What worries me is that there does not appear to be any traffic whatsoever moving on the M.20 or the tunnel access road.


----------



## Stanner (Aug 17, 2006)

Ahh there is some on the slip road now.


----------



## Citysafe (Feb 5, 2006)

Thank you - really useful.


----------



## Stanner (Aug 17, 2006)

If you want full up to date traffic info use the Traffic England site.
http://www.trafficengland.com/map.a...ong1=87.84378918101663&lat1=3028.597650115512


----------



## spykal (May 9, 2005)

Stanner said:


> If you want full up to date traffic info use the Traffic England site.
> http://www.trafficengland.com/map.a...ong1=87.84378918101663&lat1=3028.597650115512


I like that one too :wink2:

I often use a selection of traffic info before setting off and while travelling ... The traffic info on Google maps works well but for a quick look at a traffic flow map, which at the moment shows, if you zoom in on the tunnel terminal the queue waiting to board the tunnel train :wink2: ) give this map a try :-

Live Traffic from TomTom <<


----------



## spykal (May 9, 2005)

Looks like it's (M20) snarled up again:-

http://roadca.ms/983

edit ...it is not the tunnel that is the problem it is an incident closer to Dover holding up the trucks and causing a massive tailback


----------



## listerdiesel (Aug 3, 2012)

M25 was a mess this morning, coach crash at 06.40 and it's been cr*p ever since.

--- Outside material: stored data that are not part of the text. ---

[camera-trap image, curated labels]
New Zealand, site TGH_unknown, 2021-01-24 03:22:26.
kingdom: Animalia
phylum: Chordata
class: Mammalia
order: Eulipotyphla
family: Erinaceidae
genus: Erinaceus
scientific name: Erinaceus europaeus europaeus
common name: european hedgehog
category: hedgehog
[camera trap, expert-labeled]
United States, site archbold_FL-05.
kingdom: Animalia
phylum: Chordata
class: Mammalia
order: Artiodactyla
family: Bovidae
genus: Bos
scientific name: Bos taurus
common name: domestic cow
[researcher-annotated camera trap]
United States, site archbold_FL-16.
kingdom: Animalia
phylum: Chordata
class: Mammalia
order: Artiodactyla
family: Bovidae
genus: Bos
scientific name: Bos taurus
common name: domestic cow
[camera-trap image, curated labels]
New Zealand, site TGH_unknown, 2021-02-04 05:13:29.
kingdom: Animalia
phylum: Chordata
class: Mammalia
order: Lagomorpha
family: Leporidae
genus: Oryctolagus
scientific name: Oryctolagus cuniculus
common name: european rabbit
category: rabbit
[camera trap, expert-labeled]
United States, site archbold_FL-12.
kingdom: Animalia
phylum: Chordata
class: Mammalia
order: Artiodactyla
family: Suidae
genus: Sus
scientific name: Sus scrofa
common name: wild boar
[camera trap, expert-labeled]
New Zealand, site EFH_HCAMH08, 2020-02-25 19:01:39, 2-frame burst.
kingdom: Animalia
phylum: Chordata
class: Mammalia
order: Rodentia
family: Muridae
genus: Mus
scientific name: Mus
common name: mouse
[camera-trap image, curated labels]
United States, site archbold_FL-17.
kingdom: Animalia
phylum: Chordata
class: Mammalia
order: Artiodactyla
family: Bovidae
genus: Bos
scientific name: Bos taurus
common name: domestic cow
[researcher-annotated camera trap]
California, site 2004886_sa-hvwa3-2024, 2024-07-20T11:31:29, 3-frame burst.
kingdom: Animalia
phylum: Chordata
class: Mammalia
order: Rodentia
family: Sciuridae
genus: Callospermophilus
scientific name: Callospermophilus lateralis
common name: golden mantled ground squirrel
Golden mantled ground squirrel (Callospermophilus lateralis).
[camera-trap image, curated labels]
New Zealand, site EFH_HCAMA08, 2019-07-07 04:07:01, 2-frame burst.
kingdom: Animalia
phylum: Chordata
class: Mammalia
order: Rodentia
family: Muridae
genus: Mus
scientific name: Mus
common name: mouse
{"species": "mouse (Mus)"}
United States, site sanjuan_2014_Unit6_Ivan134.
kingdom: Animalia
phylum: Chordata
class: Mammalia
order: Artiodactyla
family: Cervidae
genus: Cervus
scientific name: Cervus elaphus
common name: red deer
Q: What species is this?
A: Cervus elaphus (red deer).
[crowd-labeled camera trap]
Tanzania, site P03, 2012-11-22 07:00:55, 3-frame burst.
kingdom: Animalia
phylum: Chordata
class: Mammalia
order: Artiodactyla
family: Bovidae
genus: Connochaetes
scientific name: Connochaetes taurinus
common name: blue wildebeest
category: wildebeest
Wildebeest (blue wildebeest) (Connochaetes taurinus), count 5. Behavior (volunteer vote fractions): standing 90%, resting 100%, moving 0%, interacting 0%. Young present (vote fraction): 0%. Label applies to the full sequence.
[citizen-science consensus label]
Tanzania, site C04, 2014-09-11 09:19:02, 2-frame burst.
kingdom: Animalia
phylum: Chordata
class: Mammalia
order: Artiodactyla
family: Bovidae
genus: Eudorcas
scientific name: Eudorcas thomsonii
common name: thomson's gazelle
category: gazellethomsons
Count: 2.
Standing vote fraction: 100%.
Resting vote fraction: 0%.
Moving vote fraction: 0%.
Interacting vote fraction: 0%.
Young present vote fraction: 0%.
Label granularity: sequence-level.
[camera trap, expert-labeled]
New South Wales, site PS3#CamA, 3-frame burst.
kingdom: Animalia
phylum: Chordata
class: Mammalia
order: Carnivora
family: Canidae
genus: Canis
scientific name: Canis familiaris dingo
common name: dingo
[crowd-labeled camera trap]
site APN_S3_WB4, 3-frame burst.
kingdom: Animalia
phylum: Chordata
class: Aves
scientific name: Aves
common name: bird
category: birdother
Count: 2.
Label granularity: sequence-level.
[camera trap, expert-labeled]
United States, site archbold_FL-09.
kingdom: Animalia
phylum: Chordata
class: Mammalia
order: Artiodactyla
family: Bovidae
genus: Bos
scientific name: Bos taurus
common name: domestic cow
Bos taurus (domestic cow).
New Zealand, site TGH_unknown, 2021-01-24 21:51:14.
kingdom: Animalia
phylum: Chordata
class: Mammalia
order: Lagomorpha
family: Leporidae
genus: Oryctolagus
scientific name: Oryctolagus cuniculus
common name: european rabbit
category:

Took me 4 hours to do 98 miles to Selhurst, almost as much coming back at 2.30 in the afternoon.

Peter


----------



## gaspode (May 9, 2005)

For those of you with an Android phone, try JamCam - it works really well.

https://play.google.com/store/apps/details?id=com.jazmik.jamcam2&hl=en


----------



## teemyob (Nov 22, 2005)

I was going to chance it one way in a few weeks (coming back). But what with all the troubles, I have gone with North Sea both ways. We also have five return bookings made with Brittany Ferries to Spain and France. Maybe some in the pipeline for Stena Vouchers for holland that we will not be using for the tunnel.

TM


----------



## wp1234 (Sep 29, 2009)

Came back from France yesterday , no delays at all . 

The 30 minutes final check in time is tight due rubbish UKBA passport checking procedures , you just wonder why can't they open all the booths when they know it's going to be busy !

Still if you on the way back into the UK it gets you back into the way of things in good old Blighty ....


----------